Are there any ways to possibly extend the DAO pattern to achieve this? Or perhaps a different approach all together?

Thanks again for your help!

One other bit of background is that the data being proxy'd will not be mapped to any kind of Java object along the way. The only way the data might be manipulated between the back-end and the output from my servlet is that it might be normalized into a consistent response envelope.

The problem is still to represent http web services + database back-ends through some kind of "Connection" interface, and then have a common way of extracting the response data aftewards (xml, json, csv, binary, etc...). As I see it, the 2 groups of response types are String or Binary... still struggling with trying to figure out a solid design for this.

Good design hides the implementation complexity, it doesn't do away with the complexity.

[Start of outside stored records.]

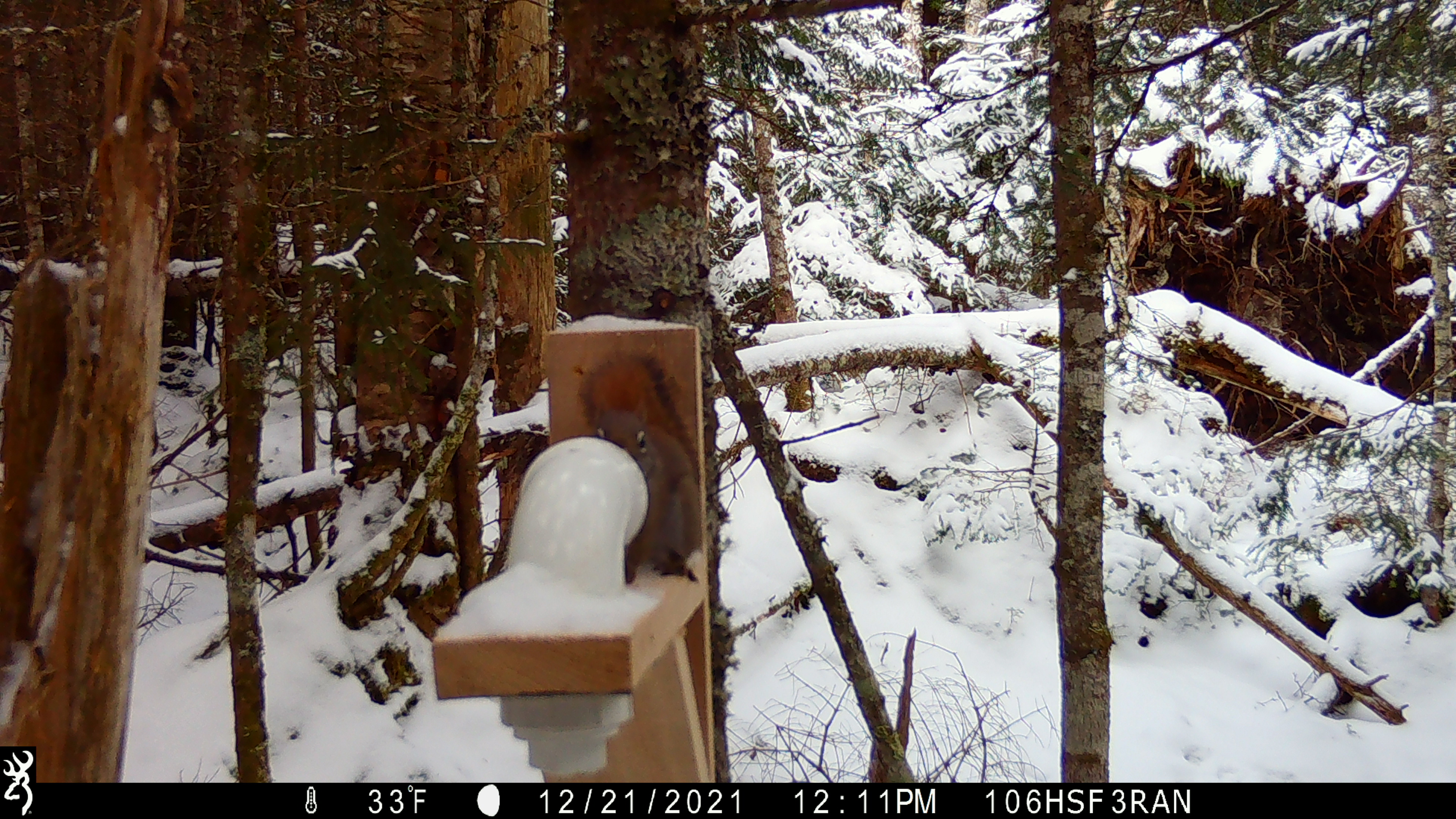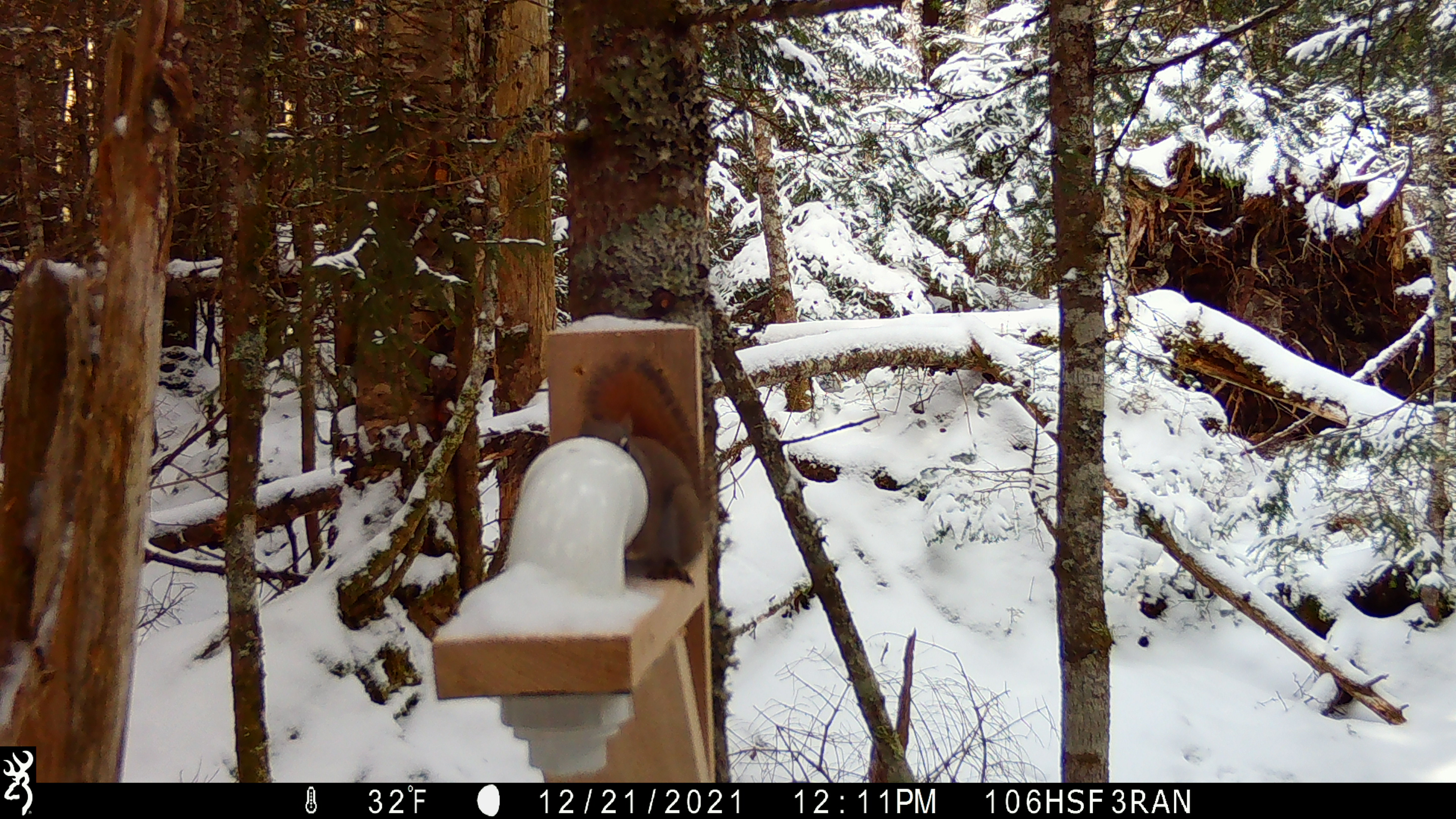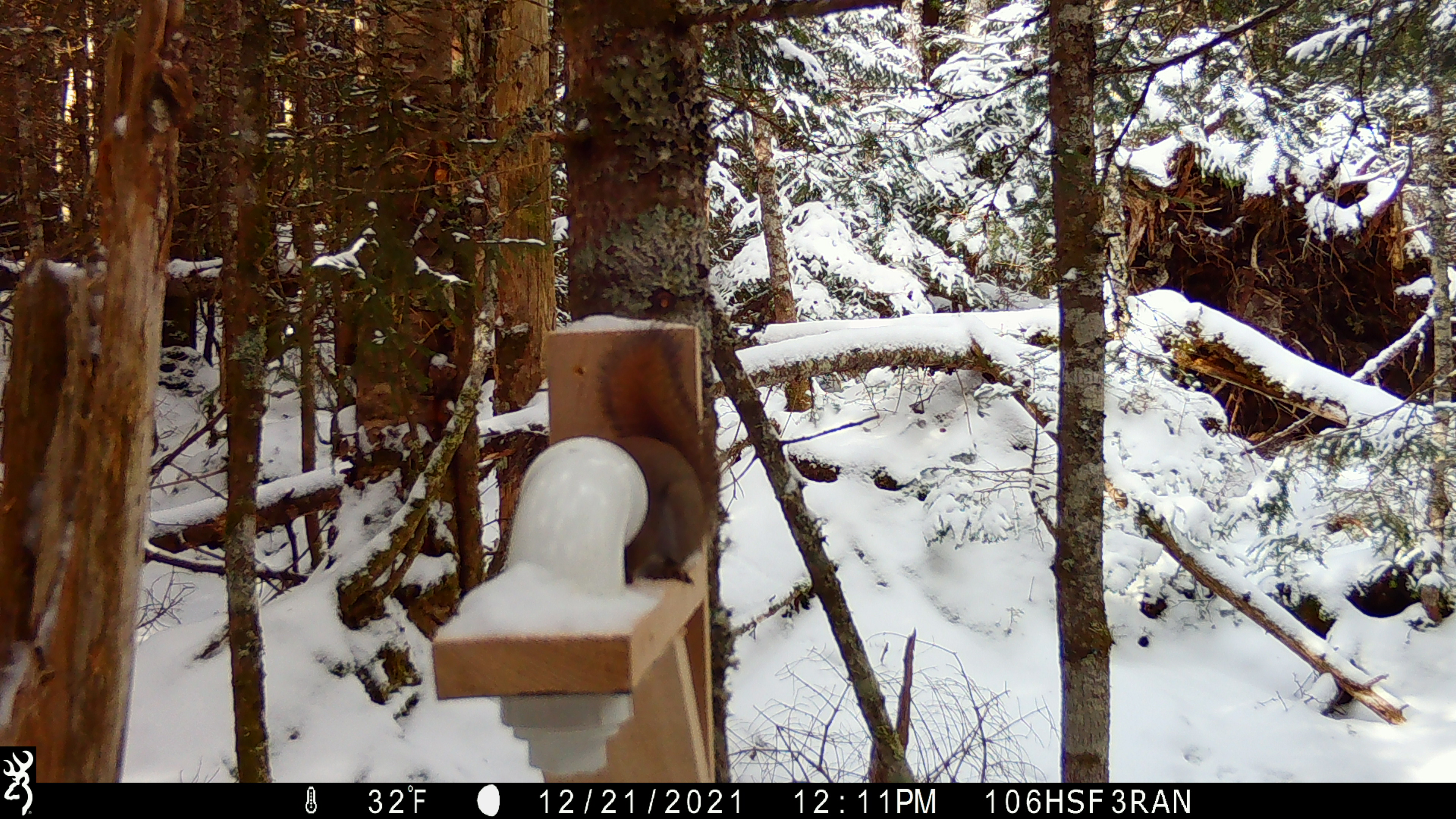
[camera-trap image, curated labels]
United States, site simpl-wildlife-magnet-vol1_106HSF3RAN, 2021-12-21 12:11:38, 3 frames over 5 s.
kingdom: Animalia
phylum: Chordata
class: Mammalia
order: Rodentia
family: Sciuridae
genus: Tamiasciurus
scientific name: Tamiasciurus hudsonicus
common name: red squirrel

When you say you need different representations (csv, xml, json etc.), the class creating the representation *needs* to know about the structure of the data to be converted, be it plain XML or a Java object. You say there won't be any Java object along the way. So how do you propose to retrieve data from a database/web-service? How will the resulting data look?

Post a sample code which shows "how" you'd like to see the code or a code sample for a fictional use case like getting a list of all employees using a web-service/database/socket connection. Also make sure you consider the entire flow instead of just posting your connection classes.